____ Record excerpts

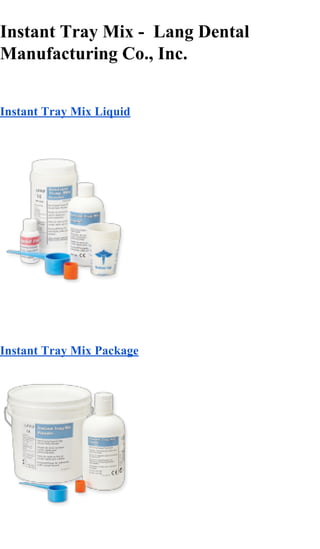 Instant Tray Mix ­  Lang Dental
Manufacturing Co., Inc.
Instant Tray Mix Liquid
Instant Tray Mix Package
 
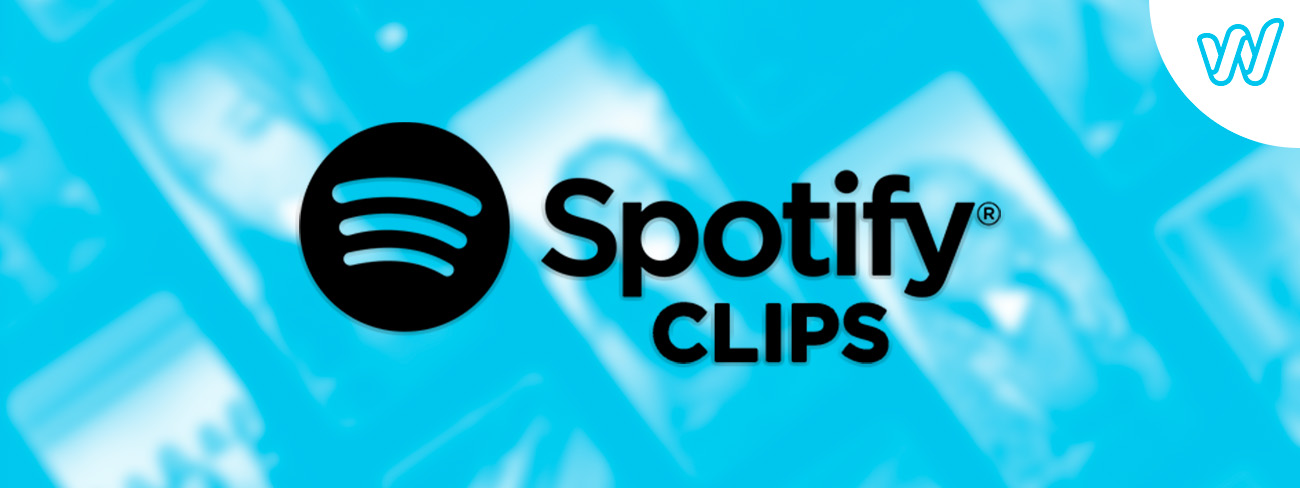 Clips - La nouvelle fonctionnalité de Spotify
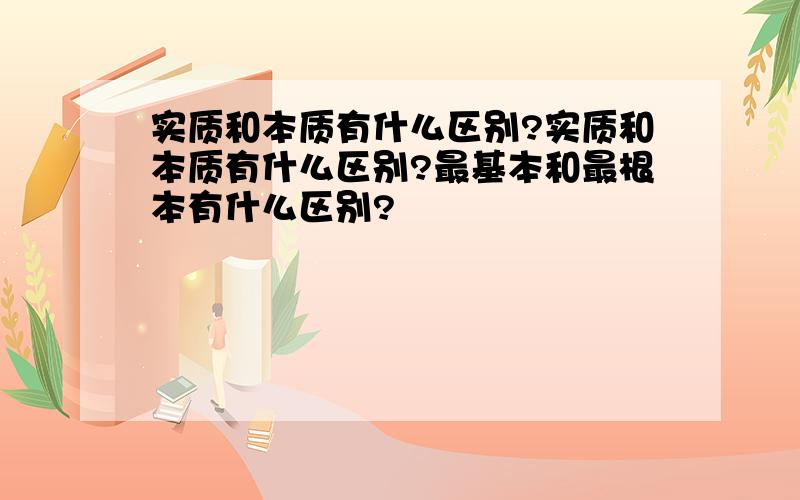 实质和本质有什么区别?实质和本质有什么区别?最基本和最根本有什么区别?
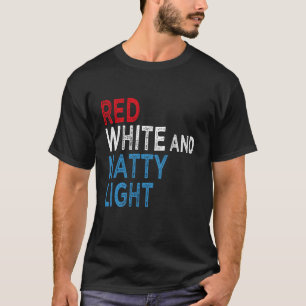Red White & Natty-Light for Men Women Beer Lovers  T-Shirt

________

• **Work to complete**: Your reply should be the entries copied exactly, with all images omitted.

• **Task response**:
 Instant Tray Mix ­  Lang Dental
Manufacturing Co., Inc.
Instant Tray Mix Liquid
Instant Tray Mix Package
 
 Clips - La nouvelle fonctionnalité de Spotify
 实质和本质有什么区别?实质和本质有什么区别?最基本和最根本有什么区别?
Red White & Natty-Light for Men Women Beer Lovers  T-Shirt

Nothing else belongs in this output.